Linear Algebra Part 4 (Echelon Matrix & Normal Form Matrix)
Published 10/2024
MP4 | Video: h264, 1920x1080 | Audio: AAC, 44.1 KHz
Language: English | Size: 1.06 GB | Duration: 5h 8m
Echelon matrix , Normal Form of matrix, linear algebra, vector spaces, basis and dimension , Rank of matrix
What you'll learn
Knowledge of Echelon Matrices and Normal form of Matrix
Determining the Basis and Dimension of Subspaces, Sum of Subspaces and Intersection of Subspaces including the Rank
Elementary Row and Column Operations on Matrices
Determining the Non Singular Matrices by reducing the Matrix into Normal Form.
Requirements
Basic knowledge of Matrices
Description
Linear Algebra, mathematical discipline that deals with vectors and matrices and, more generally, with vector spaces and linear transformations.
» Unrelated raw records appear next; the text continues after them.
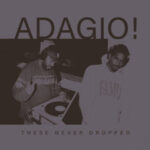 Adagio! – These Never Dropped (2022)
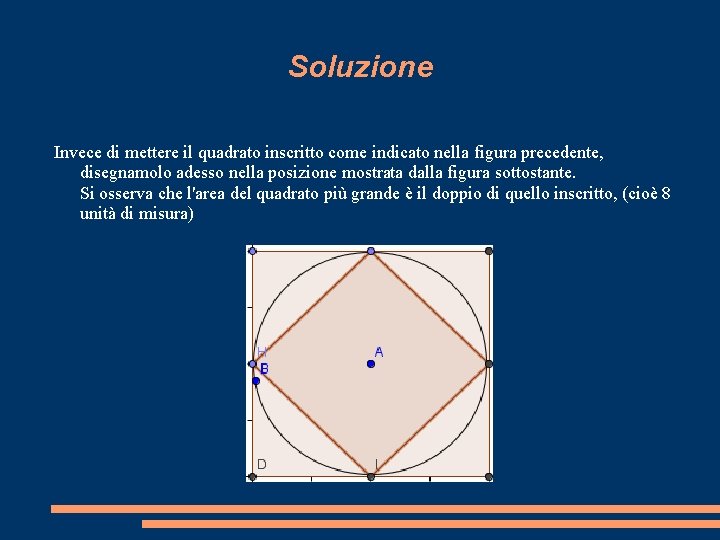 Soluzione Invece di mettere il quadrato inscritto come indicato nella figura precedente, disegnamolo adesso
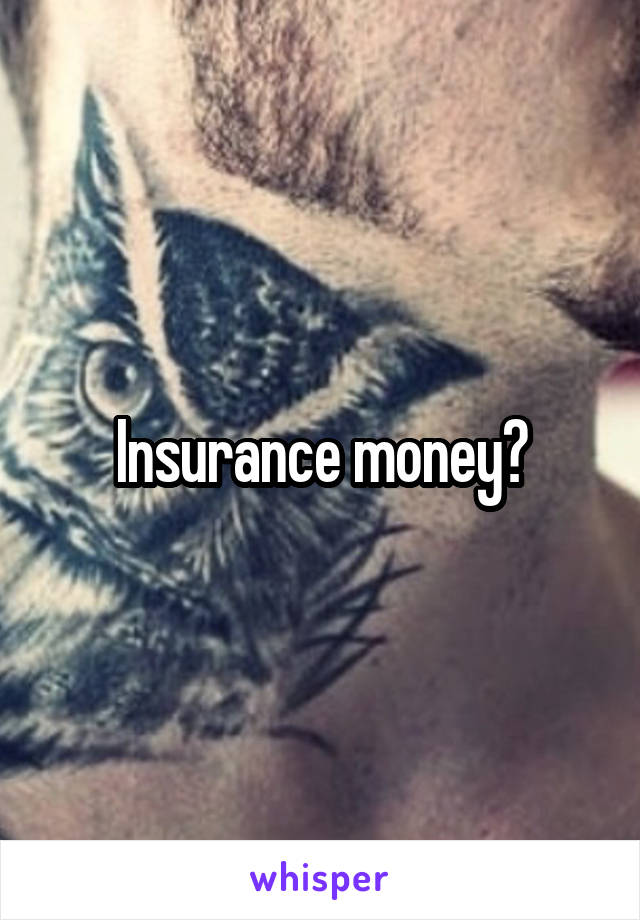 Insurance money?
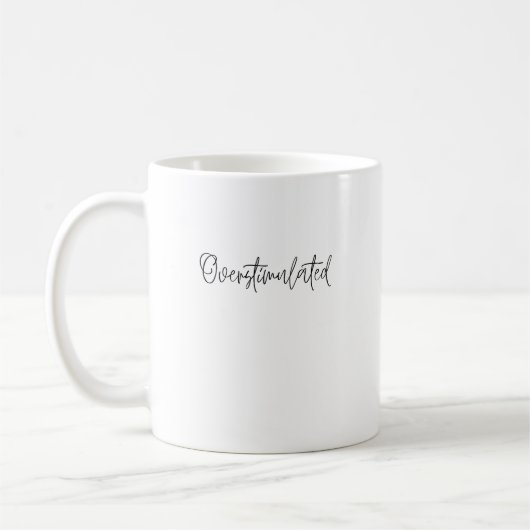 Mug Surstimulé Sarcastique introverti drôle (Gauche)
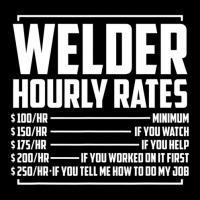 Welding Fabricator Welder Worker Hourly Rates Unisex Jogger | Artistshot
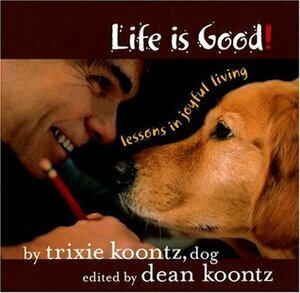 Life Is Good: Lessons in Joyful Living by Trixie Koontz, Dean Koontz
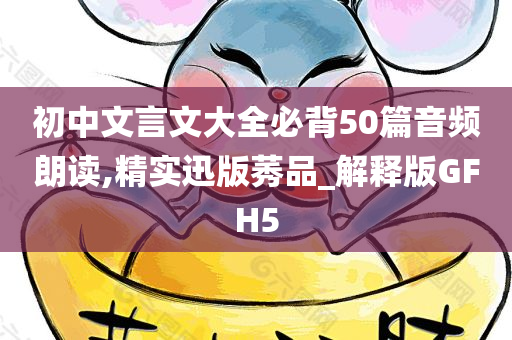 初中文言文大全必背50篇音频朗读,精实迅版莠品_解释版GFH5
In this 3hr 54 min Course ' Linear Algebra Part 4 Echelon Matrix and Normal Form of Matrix' is having very interesting contents based on Echelon Matrix, Row Column Operations on matrix, Rank of Matrix, Normal Form of Matrix, and Determining the Non singular Matrices.The listed Contents of the Course 'Echelon Matrix & Normal Form of Matrix'1) The introduction to the Echelon Matrix and its definition with examples.2) Finding the Basis and Dimension of subspaces.3) Finding basis and dimension of the sum of subspaces.4) Finding the basis and dimension of intersection of subspaces.5) Finding the basis and dimension of subspaces having vectors as matrices.6) Finding the basis and dimension of subspaces having vectors as real polynomials of degree less than equal to 3 including the zero polynomial.7) Finding the basis and dimension of subspaces, having vectors as xy-plane or x axis or respective other axis and planes.8) Finding the basis and dimension of subspaces, sum of subspaces, intersection of subspaces with determination of rank too.9) Equivalence of row column operations on matrices.10) Normal form of matrix introduction with examples11) Determining the rank of matrix by reducing the given matrix into its normal form.12)Determining the non singular matrices P and Q by reducing the given matrix into its normal form such that PAQ is in normal form where A is the given matrix.Including all Important Theorems and Proofs with Solved Examples and assignments plus Practice Questions.